Genangan Akhirnya Teratasi, 12 RT Jadi Prioritas
Pembangunan drainase akan menyasar wilayah seluas 59,64 hektare di koridor Jalan Negara. Penerima manfaat utama meliputi warga RT 001 hingga RT 011 di Desa Bukit Raya, serta RT 001, RT 006, dan RT 007 di Desa Sukaraja.
Kepala Desa Sukaraja, Sugianto, mengakui bahwa saluran pembuangan yang bermasalah selama ini menjadi penyebab utama genangan. “Di desa kami, saat hujan deras sering terjadi genangan karena saluran pembuangan yang bermasalah,” ujarnya.
Drone Digunakan untuk Petakan Aliran Air
Agar pembangunan tepat sasaran, Otorita IKN akan melakukan survei lapangan menggunakan drone. Pemetaan aliran air ini bertujuan memastikan sistem drainase terintegrasi dengan topografi kawasan penyangga IKN.
Proses perencanaan akan disertai spesifikasi teknis yang detail. Agus menambahkan, program ini bersifat berkelanjutan dan akan dikoordinasikan oleh empat kelompok masyarakat yang sudah dibentuk.
Target Ekosistem Baru di Kawasan Inti Pusat Pemerintahan
Penataan Koridor Sepaku tidak hanya soal drainase.

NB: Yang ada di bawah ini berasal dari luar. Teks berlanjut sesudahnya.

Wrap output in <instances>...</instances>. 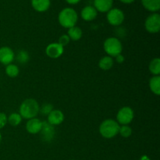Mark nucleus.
Instances as JSON below:
<instances>
[{"instance_id": "nucleus-29", "label": "nucleus", "mask_w": 160, "mask_h": 160, "mask_svg": "<svg viewBox=\"0 0 160 160\" xmlns=\"http://www.w3.org/2000/svg\"><path fill=\"white\" fill-rule=\"evenodd\" d=\"M65 1L70 5H75V4H78L81 0H65Z\"/></svg>"}, {"instance_id": "nucleus-14", "label": "nucleus", "mask_w": 160, "mask_h": 160, "mask_svg": "<svg viewBox=\"0 0 160 160\" xmlns=\"http://www.w3.org/2000/svg\"><path fill=\"white\" fill-rule=\"evenodd\" d=\"M113 0H94V7L98 12H107L112 7Z\"/></svg>"}, {"instance_id": "nucleus-18", "label": "nucleus", "mask_w": 160, "mask_h": 160, "mask_svg": "<svg viewBox=\"0 0 160 160\" xmlns=\"http://www.w3.org/2000/svg\"><path fill=\"white\" fill-rule=\"evenodd\" d=\"M113 64L114 60L112 57L106 56L100 59L99 62H98V67L102 70H109L112 69V67H113Z\"/></svg>"}, {"instance_id": "nucleus-32", "label": "nucleus", "mask_w": 160, "mask_h": 160, "mask_svg": "<svg viewBox=\"0 0 160 160\" xmlns=\"http://www.w3.org/2000/svg\"><path fill=\"white\" fill-rule=\"evenodd\" d=\"M2 136L1 132H0V144H1V142H2Z\"/></svg>"}, {"instance_id": "nucleus-6", "label": "nucleus", "mask_w": 160, "mask_h": 160, "mask_svg": "<svg viewBox=\"0 0 160 160\" xmlns=\"http://www.w3.org/2000/svg\"><path fill=\"white\" fill-rule=\"evenodd\" d=\"M145 28L150 34H156L160 31V15L153 12L148 16L145 21Z\"/></svg>"}, {"instance_id": "nucleus-1", "label": "nucleus", "mask_w": 160, "mask_h": 160, "mask_svg": "<svg viewBox=\"0 0 160 160\" xmlns=\"http://www.w3.org/2000/svg\"><path fill=\"white\" fill-rule=\"evenodd\" d=\"M40 105L34 98H27L20 104L19 113L25 120L34 118L39 113Z\"/></svg>"}, {"instance_id": "nucleus-31", "label": "nucleus", "mask_w": 160, "mask_h": 160, "mask_svg": "<svg viewBox=\"0 0 160 160\" xmlns=\"http://www.w3.org/2000/svg\"><path fill=\"white\" fill-rule=\"evenodd\" d=\"M139 160H151V159H150L147 155H143V156H141L140 159Z\"/></svg>"}, {"instance_id": "nucleus-28", "label": "nucleus", "mask_w": 160, "mask_h": 160, "mask_svg": "<svg viewBox=\"0 0 160 160\" xmlns=\"http://www.w3.org/2000/svg\"><path fill=\"white\" fill-rule=\"evenodd\" d=\"M115 58H116V61H117V63H120V64L123 63V62H124V60H125L124 56H123L122 54L118 55V56H116Z\"/></svg>"}, {"instance_id": "nucleus-25", "label": "nucleus", "mask_w": 160, "mask_h": 160, "mask_svg": "<svg viewBox=\"0 0 160 160\" xmlns=\"http://www.w3.org/2000/svg\"><path fill=\"white\" fill-rule=\"evenodd\" d=\"M53 109L54 108L51 103H44L42 106H40L39 112L43 116H48Z\"/></svg>"}, {"instance_id": "nucleus-4", "label": "nucleus", "mask_w": 160, "mask_h": 160, "mask_svg": "<svg viewBox=\"0 0 160 160\" xmlns=\"http://www.w3.org/2000/svg\"><path fill=\"white\" fill-rule=\"evenodd\" d=\"M103 48L108 56L111 57H116L122 53L123 45L118 38L109 37L105 40L103 43Z\"/></svg>"}, {"instance_id": "nucleus-33", "label": "nucleus", "mask_w": 160, "mask_h": 160, "mask_svg": "<svg viewBox=\"0 0 160 160\" xmlns=\"http://www.w3.org/2000/svg\"><path fill=\"white\" fill-rule=\"evenodd\" d=\"M71 160H75V159H71Z\"/></svg>"}, {"instance_id": "nucleus-15", "label": "nucleus", "mask_w": 160, "mask_h": 160, "mask_svg": "<svg viewBox=\"0 0 160 160\" xmlns=\"http://www.w3.org/2000/svg\"><path fill=\"white\" fill-rule=\"evenodd\" d=\"M50 5V0H31V6L33 9L38 12H43L48 10Z\"/></svg>"}, {"instance_id": "nucleus-23", "label": "nucleus", "mask_w": 160, "mask_h": 160, "mask_svg": "<svg viewBox=\"0 0 160 160\" xmlns=\"http://www.w3.org/2000/svg\"><path fill=\"white\" fill-rule=\"evenodd\" d=\"M118 134L124 138H128L132 134V128L129 125H120Z\"/></svg>"}, {"instance_id": "nucleus-9", "label": "nucleus", "mask_w": 160, "mask_h": 160, "mask_svg": "<svg viewBox=\"0 0 160 160\" xmlns=\"http://www.w3.org/2000/svg\"><path fill=\"white\" fill-rule=\"evenodd\" d=\"M15 59V53L9 46H2L0 48V62L3 65H9Z\"/></svg>"}, {"instance_id": "nucleus-24", "label": "nucleus", "mask_w": 160, "mask_h": 160, "mask_svg": "<svg viewBox=\"0 0 160 160\" xmlns=\"http://www.w3.org/2000/svg\"><path fill=\"white\" fill-rule=\"evenodd\" d=\"M30 59V56L28 52L25 50H20L18 52L17 55V60L20 63L25 64L28 62Z\"/></svg>"}, {"instance_id": "nucleus-2", "label": "nucleus", "mask_w": 160, "mask_h": 160, "mask_svg": "<svg viewBox=\"0 0 160 160\" xmlns=\"http://www.w3.org/2000/svg\"><path fill=\"white\" fill-rule=\"evenodd\" d=\"M78 20V12L73 8L67 7L62 9L58 15V21L64 28H70L76 26Z\"/></svg>"}, {"instance_id": "nucleus-3", "label": "nucleus", "mask_w": 160, "mask_h": 160, "mask_svg": "<svg viewBox=\"0 0 160 160\" xmlns=\"http://www.w3.org/2000/svg\"><path fill=\"white\" fill-rule=\"evenodd\" d=\"M120 126L117 120L112 119H106L101 123L99 126V134L104 138L112 139L119 134Z\"/></svg>"}, {"instance_id": "nucleus-5", "label": "nucleus", "mask_w": 160, "mask_h": 160, "mask_svg": "<svg viewBox=\"0 0 160 160\" xmlns=\"http://www.w3.org/2000/svg\"><path fill=\"white\" fill-rule=\"evenodd\" d=\"M134 118V112L132 108L123 106L120 108L117 114V122L120 125H129Z\"/></svg>"}, {"instance_id": "nucleus-22", "label": "nucleus", "mask_w": 160, "mask_h": 160, "mask_svg": "<svg viewBox=\"0 0 160 160\" xmlns=\"http://www.w3.org/2000/svg\"><path fill=\"white\" fill-rule=\"evenodd\" d=\"M21 116L18 112H12L9 117H7V122L12 127H17L22 122Z\"/></svg>"}, {"instance_id": "nucleus-19", "label": "nucleus", "mask_w": 160, "mask_h": 160, "mask_svg": "<svg viewBox=\"0 0 160 160\" xmlns=\"http://www.w3.org/2000/svg\"><path fill=\"white\" fill-rule=\"evenodd\" d=\"M149 88L154 95H160V77L153 76L149 80Z\"/></svg>"}, {"instance_id": "nucleus-12", "label": "nucleus", "mask_w": 160, "mask_h": 160, "mask_svg": "<svg viewBox=\"0 0 160 160\" xmlns=\"http://www.w3.org/2000/svg\"><path fill=\"white\" fill-rule=\"evenodd\" d=\"M42 128V121L38 118L30 119L26 123V131L31 134H39Z\"/></svg>"}, {"instance_id": "nucleus-21", "label": "nucleus", "mask_w": 160, "mask_h": 160, "mask_svg": "<svg viewBox=\"0 0 160 160\" xmlns=\"http://www.w3.org/2000/svg\"><path fill=\"white\" fill-rule=\"evenodd\" d=\"M5 72H6V74L7 75L9 78H17L19 75L20 73V70H19V67H17L16 64L10 63L9 65H7L5 69Z\"/></svg>"}, {"instance_id": "nucleus-20", "label": "nucleus", "mask_w": 160, "mask_h": 160, "mask_svg": "<svg viewBox=\"0 0 160 160\" xmlns=\"http://www.w3.org/2000/svg\"><path fill=\"white\" fill-rule=\"evenodd\" d=\"M148 70L153 76H159L160 74V59L159 58H154L152 59L148 66Z\"/></svg>"}, {"instance_id": "nucleus-26", "label": "nucleus", "mask_w": 160, "mask_h": 160, "mask_svg": "<svg viewBox=\"0 0 160 160\" xmlns=\"http://www.w3.org/2000/svg\"><path fill=\"white\" fill-rule=\"evenodd\" d=\"M70 39L67 34L61 35L60 37H59V40H58V43L60 45H62V47H65L66 45H68V44L70 43Z\"/></svg>"}, {"instance_id": "nucleus-8", "label": "nucleus", "mask_w": 160, "mask_h": 160, "mask_svg": "<svg viewBox=\"0 0 160 160\" xmlns=\"http://www.w3.org/2000/svg\"><path fill=\"white\" fill-rule=\"evenodd\" d=\"M64 52V47L59 45L58 42H52L48 45L45 48V54L51 59H58Z\"/></svg>"}, {"instance_id": "nucleus-7", "label": "nucleus", "mask_w": 160, "mask_h": 160, "mask_svg": "<svg viewBox=\"0 0 160 160\" xmlns=\"http://www.w3.org/2000/svg\"><path fill=\"white\" fill-rule=\"evenodd\" d=\"M106 19L109 24L112 26L117 27L123 23L125 16L121 9H118V8H114V9H111L110 10L108 11Z\"/></svg>"}, {"instance_id": "nucleus-11", "label": "nucleus", "mask_w": 160, "mask_h": 160, "mask_svg": "<svg viewBox=\"0 0 160 160\" xmlns=\"http://www.w3.org/2000/svg\"><path fill=\"white\" fill-rule=\"evenodd\" d=\"M47 117H48L47 122L53 127L60 125L64 121V118H65V116L62 111L55 109Z\"/></svg>"}, {"instance_id": "nucleus-27", "label": "nucleus", "mask_w": 160, "mask_h": 160, "mask_svg": "<svg viewBox=\"0 0 160 160\" xmlns=\"http://www.w3.org/2000/svg\"><path fill=\"white\" fill-rule=\"evenodd\" d=\"M7 116L4 112H0V130L2 129L7 124Z\"/></svg>"}, {"instance_id": "nucleus-17", "label": "nucleus", "mask_w": 160, "mask_h": 160, "mask_svg": "<svg viewBox=\"0 0 160 160\" xmlns=\"http://www.w3.org/2000/svg\"><path fill=\"white\" fill-rule=\"evenodd\" d=\"M67 34L70 38V41L76 42V41H79L82 38L83 31L81 28H80L79 27L74 26L73 28H69Z\"/></svg>"}, {"instance_id": "nucleus-30", "label": "nucleus", "mask_w": 160, "mask_h": 160, "mask_svg": "<svg viewBox=\"0 0 160 160\" xmlns=\"http://www.w3.org/2000/svg\"><path fill=\"white\" fill-rule=\"evenodd\" d=\"M121 2L124 3V4H131V3L134 2L135 0H120Z\"/></svg>"}, {"instance_id": "nucleus-16", "label": "nucleus", "mask_w": 160, "mask_h": 160, "mask_svg": "<svg viewBox=\"0 0 160 160\" xmlns=\"http://www.w3.org/2000/svg\"><path fill=\"white\" fill-rule=\"evenodd\" d=\"M142 6L150 12H156L160 9V0H142Z\"/></svg>"}, {"instance_id": "nucleus-13", "label": "nucleus", "mask_w": 160, "mask_h": 160, "mask_svg": "<svg viewBox=\"0 0 160 160\" xmlns=\"http://www.w3.org/2000/svg\"><path fill=\"white\" fill-rule=\"evenodd\" d=\"M98 15V11L92 6H87L82 9L81 12V17L85 21H92Z\"/></svg>"}, {"instance_id": "nucleus-10", "label": "nucleus", "mask_w": 160, "mask_h": 160, "mask_svg": "<svg viewBox=\"0 0 160 160\" xmlns=\"http://www.w3.org/2000/svg\"><path fill=\"white\" fill-rule=\"evenodd\" d=\"M41 135V138L44 142H51L55 137V128L47 121H42V128L39 132Z\"/></svg>"}]
</instances>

Program ini dirancang untuk mendukung terbentuknya ekosistem baru di Kawasan Inti Pusat Pemerintahan (KIPP) IKN melalui lingkungan yang lebih tertata, estetis, dan berkelanjutan.
Luas perencanaan di skala meso mencapai 219,76 hektare, mencakup Desa Sukaraja dan Desa Bukit Raya. Sugianto berharap seluruh pihak dapat bekerja sama. “Tujuan Otorita IKN sangat baik, namun tidak akan berjalan maksimal tanpa keterlibatan masyarakat,” pungkasnya.